**Texte extrait:**
#####
C’est le même refrain partout.
« Si je paye cette facture, je ne paye pas mes salariés, mes fournisseurs et le reste de mes charges. » Lundi, un boulanger de Picardie bloquait un rond-point, en distribuant des viennoiseries aux automobilistes, accompagné de gilets jaunes : sa facture d’électricité est passée de 1800 euros avant la crise à plus de 12 000 euros. Le même récit pour Damien, boulanger en Seine-et-Marne, qui a reçu sa nouvelle grille tarifaire d’EDF : de 8 600 euros en 2022, il passera à 29 000euros pour 2023 : « Dans le monde artisan, on sait qu’il y a toujours des galères, mais là on est impuissant. On nous achève ».
Il y a quelques semaines, déjà, j’étais allé à la rencontre de la manif des artisans-bouchers, à côté de l’Assemblée. « Engie est venu me voir, un jour, pour me prévenir : « Attention, votre tarif va être multiplié par deux. » J’ai perdu le peu de cheveux qu’il me restait. Comment je vais faire pour mes fours, mes frigos ? » Pour son voisin, près de Moulin : « J’ignore le prix que je vais payer au 1er janvier, si ça sera doublé ou triplé. J’essaie d’appeler EDF, mais ils sont saturés. Ça ne répond plus là-dedans. » Mais le record revient à un Parisien : « Total Energies a carrément décuplé ses prix ! Par dix ! Je suis passé de 400 € par mois à 4 000 €… Il m’a fallu mener tout un combat, avec un avocat, pour changer de fournisseur. » Je cause avec eux : « Mais finalement, vous voulez quoi ? Des aides ?
#####
**Données ci-dessous:**
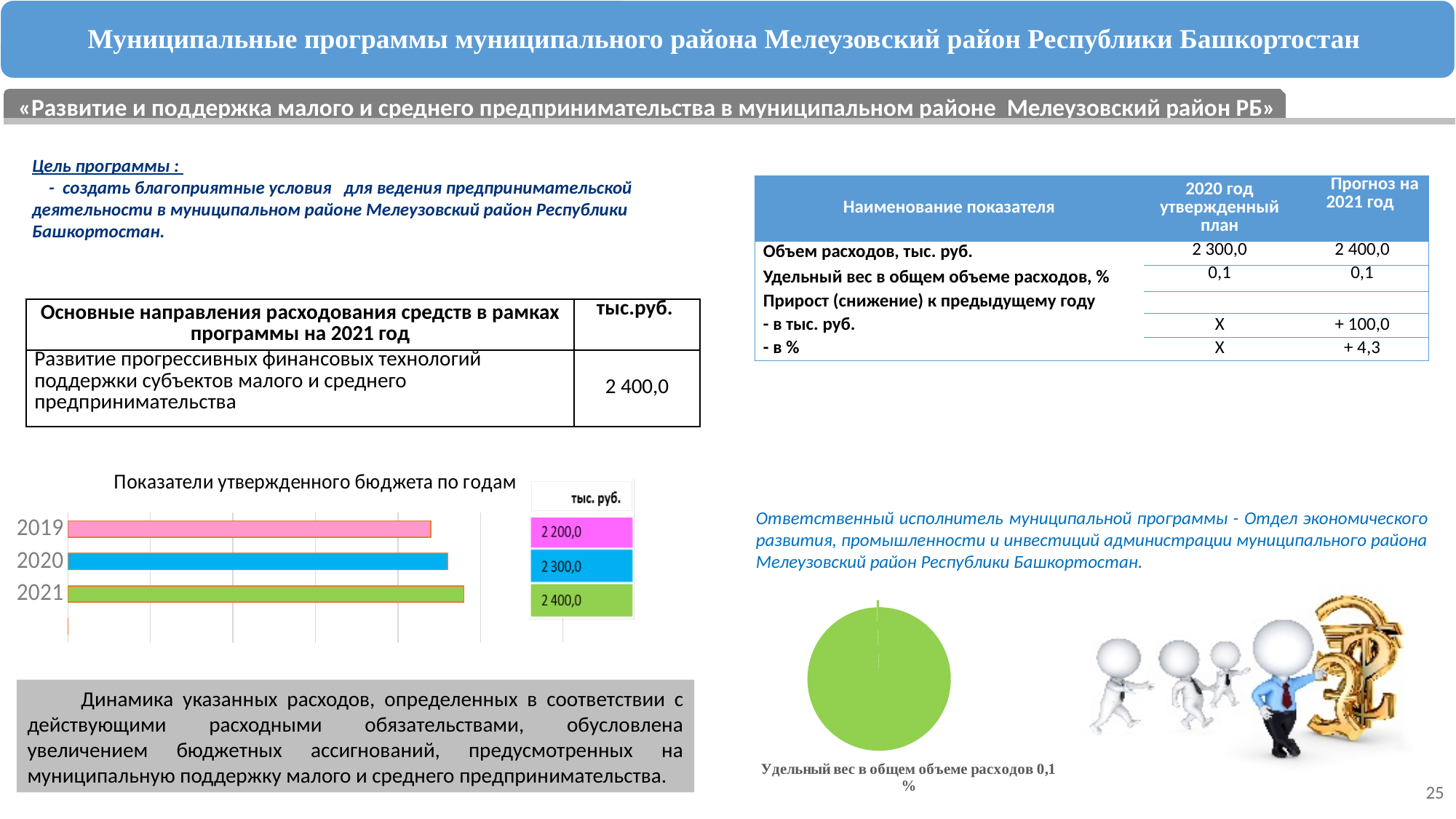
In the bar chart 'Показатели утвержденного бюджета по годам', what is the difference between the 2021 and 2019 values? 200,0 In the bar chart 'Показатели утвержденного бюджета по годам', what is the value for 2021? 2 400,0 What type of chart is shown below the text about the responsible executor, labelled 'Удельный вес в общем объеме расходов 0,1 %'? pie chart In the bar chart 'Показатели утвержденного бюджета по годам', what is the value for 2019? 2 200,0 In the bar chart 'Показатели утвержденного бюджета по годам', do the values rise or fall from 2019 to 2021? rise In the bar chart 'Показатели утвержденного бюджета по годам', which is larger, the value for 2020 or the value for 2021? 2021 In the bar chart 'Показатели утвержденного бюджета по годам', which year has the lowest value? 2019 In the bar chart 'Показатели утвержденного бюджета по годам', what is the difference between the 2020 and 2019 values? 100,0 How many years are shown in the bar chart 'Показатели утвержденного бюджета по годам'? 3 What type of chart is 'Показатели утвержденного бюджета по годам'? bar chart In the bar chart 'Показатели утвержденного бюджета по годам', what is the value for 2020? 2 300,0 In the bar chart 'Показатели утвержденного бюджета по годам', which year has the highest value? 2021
#####
**Consigne écrite 1:** Recopiez le passage du texte sur les factures d'énergie des artisans en commençant par « Il y a quelques » et en allant jusqu'à « Des aides ? ».
**Consigne écrite 2:** Rédigez la suite du texte sur la hausse des factures d'énergie des artisans, à partir de sa dernière phrase.

**Espace réponse 1:**
Il y a quelques semaines, déjà, j’étais allé à la rencontre de la manif des artisans-bouchers, à côté de l’Assemblée. « Engie est venu me voir, un jour, pour me prévenir : « Attention, votre tarif va être multiplié par deux. » J’ai perdu le peu de cheveux qu’il me restait. Comment je vais faire pour mes fours, mes frigos ? » Pour son voisin, près de Moulin : « J’ignore le prix que je vais payer au 1er janvier, si ça sera doublé ou triplé. J’essaie d’appeler EDF, mais ils sont saturés. Ça ne répond plus là-dedans. » Mais le record revient à un Parisien : « Total Energies a carrément décuplé ses prix ! Par dix ! Je suis passé de 400 € par mois à 4 000 €… Il m’a fallu mener tout un combat, avec un avocat, pour changer de fournisseur. » Je cause avec eux : « Mais finalement, vous voulez quoi ? Des aides ?

**Espace réponse 2:**
– Non, franchement, on ne veut pas vivre des aides, ou alors juste en urgence. Mais il nous faut de la stabilité, les factures ne peuvent pas faire des bonds comme ça…
– Donc, le bon vieux tarif réglementé ? EDF nationalisé ?
– Eh bien oui, ça a marché comme ça pendant des décennies… »
J’en profite pour les taquiner : « Vous êtes de gauche, sauf que vous ne le savez pas ! Ça ne vous arrange pas, au fond, la concurrence à tout-va ! »
Sur l’énergie, sur l’électricité, nous pouvons avoir un front large, uni, aujourd’hui dans notre pays.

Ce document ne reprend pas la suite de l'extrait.